As I understand it, ships are obliged to have the channel 16 switched on. Thus, when someone calls 'mayday' everybody in the region hears it. Everybody also hears the response. Normally the nearest MRCC, in this case, Turku, then sets the rescue into operation. However, what happened with Estonia is that no-one heard it, except Mariella, who responded but were not heard by Estonia. Then Silja Europa who had their radio tuned very finely to hear even the weakest broadcast responded, which Estonia heard. Mariella did not hear everything Silja Europa said and vice versa, which was also strange (as the Captain reflected later). Mariella switched to frequency 2182 - which should be heard all over the Baltic as far away as Gothenberg - and when it realised reception was poor, the captain of Mariella contacted MRCC Turku - on a personal mobile phone - who was relayed the Mayday that way. Stockholm never heard it at all.

▶ Information supplied
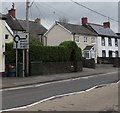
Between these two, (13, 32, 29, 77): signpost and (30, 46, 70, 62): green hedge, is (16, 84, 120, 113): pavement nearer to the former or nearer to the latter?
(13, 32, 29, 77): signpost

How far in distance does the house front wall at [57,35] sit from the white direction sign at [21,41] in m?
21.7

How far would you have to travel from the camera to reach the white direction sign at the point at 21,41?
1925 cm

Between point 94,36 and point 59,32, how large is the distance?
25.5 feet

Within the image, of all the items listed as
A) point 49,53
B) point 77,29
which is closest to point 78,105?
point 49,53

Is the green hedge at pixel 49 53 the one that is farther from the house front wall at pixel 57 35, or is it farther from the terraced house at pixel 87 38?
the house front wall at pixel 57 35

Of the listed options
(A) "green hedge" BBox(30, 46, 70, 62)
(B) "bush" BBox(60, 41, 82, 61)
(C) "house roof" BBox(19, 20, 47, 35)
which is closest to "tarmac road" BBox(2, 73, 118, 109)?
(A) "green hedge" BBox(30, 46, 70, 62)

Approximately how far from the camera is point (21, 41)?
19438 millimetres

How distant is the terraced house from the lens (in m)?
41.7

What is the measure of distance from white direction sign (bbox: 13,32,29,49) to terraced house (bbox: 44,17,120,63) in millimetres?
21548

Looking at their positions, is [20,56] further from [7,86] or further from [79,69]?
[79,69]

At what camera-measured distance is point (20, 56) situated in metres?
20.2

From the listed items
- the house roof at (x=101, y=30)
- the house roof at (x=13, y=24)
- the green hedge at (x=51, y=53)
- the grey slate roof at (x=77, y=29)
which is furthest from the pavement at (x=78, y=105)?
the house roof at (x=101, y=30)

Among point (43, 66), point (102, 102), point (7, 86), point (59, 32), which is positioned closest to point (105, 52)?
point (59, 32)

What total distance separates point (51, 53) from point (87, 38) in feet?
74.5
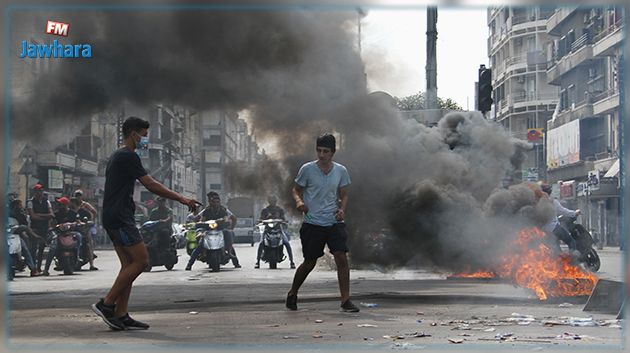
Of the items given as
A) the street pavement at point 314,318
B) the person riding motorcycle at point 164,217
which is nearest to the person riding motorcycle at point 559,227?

==

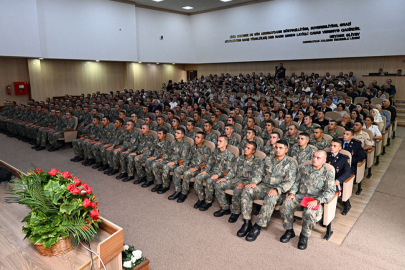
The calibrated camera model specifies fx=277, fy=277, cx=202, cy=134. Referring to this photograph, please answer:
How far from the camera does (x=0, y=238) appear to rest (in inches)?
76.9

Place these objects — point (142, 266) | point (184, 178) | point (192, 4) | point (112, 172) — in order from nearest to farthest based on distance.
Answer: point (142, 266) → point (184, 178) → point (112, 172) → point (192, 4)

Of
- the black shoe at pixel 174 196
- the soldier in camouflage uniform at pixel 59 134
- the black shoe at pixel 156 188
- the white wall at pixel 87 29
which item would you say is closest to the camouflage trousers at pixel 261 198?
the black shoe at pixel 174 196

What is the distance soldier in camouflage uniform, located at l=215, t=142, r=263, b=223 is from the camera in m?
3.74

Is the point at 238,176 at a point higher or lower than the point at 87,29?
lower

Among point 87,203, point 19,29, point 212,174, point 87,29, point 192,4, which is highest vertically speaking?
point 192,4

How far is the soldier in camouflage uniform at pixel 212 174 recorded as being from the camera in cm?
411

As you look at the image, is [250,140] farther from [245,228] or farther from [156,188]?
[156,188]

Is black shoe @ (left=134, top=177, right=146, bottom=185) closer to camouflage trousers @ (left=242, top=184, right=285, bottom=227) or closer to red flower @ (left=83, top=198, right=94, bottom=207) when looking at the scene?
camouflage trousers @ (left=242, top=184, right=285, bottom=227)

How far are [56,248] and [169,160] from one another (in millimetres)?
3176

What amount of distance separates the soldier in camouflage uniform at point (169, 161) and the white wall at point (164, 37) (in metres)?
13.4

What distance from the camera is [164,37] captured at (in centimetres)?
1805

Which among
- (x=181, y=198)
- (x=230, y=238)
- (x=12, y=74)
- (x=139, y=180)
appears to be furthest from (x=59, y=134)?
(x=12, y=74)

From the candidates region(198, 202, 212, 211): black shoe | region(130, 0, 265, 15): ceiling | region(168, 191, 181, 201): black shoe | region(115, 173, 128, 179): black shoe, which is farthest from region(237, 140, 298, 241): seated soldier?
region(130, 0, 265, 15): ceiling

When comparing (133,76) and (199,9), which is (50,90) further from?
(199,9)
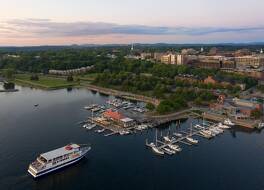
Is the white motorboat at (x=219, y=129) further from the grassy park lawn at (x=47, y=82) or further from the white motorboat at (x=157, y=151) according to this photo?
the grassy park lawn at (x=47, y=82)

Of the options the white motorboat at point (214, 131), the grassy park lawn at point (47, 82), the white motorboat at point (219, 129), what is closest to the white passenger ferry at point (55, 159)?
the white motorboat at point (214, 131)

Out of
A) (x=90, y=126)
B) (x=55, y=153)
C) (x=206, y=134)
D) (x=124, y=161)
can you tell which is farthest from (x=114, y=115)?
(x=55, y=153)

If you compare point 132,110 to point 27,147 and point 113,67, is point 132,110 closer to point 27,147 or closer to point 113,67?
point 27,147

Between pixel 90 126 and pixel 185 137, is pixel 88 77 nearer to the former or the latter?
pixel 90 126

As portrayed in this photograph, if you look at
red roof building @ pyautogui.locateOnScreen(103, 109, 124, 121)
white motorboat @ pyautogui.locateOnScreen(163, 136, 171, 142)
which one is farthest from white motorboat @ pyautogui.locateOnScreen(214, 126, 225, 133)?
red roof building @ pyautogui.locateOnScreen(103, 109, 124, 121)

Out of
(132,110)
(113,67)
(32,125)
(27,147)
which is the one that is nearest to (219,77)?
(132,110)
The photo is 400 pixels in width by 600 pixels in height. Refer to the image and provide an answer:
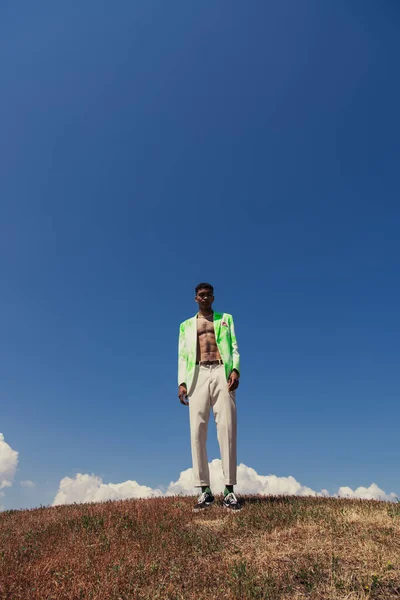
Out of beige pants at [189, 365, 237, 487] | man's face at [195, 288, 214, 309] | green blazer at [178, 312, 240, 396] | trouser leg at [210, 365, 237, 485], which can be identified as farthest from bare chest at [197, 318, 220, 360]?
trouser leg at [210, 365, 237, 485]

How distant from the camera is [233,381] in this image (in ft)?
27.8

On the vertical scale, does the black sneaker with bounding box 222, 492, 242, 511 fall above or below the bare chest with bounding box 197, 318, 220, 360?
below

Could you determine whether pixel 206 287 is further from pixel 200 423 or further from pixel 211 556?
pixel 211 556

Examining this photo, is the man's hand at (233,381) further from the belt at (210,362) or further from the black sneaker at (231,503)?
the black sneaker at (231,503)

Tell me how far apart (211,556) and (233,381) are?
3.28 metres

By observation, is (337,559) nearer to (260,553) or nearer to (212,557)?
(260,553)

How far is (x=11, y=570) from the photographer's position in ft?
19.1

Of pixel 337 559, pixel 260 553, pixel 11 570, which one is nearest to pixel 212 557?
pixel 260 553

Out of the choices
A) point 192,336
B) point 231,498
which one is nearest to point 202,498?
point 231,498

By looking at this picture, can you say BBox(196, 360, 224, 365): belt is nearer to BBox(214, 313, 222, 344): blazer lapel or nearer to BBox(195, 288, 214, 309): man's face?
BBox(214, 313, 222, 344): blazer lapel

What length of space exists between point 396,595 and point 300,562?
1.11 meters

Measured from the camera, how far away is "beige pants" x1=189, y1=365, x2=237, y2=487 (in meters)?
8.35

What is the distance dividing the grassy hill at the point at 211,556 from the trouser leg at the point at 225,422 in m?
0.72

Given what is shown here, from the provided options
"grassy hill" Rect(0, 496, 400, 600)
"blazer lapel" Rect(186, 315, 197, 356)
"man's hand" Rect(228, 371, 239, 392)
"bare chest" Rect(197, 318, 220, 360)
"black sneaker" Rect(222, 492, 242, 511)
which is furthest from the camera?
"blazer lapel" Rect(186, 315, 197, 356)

▶ Work task
List every ship named in the text about the Estonia distress call. The rows above are separate from the text and unrelated to it.

▶ Answer to this exercise
Estonia, Mariella, Silja Europa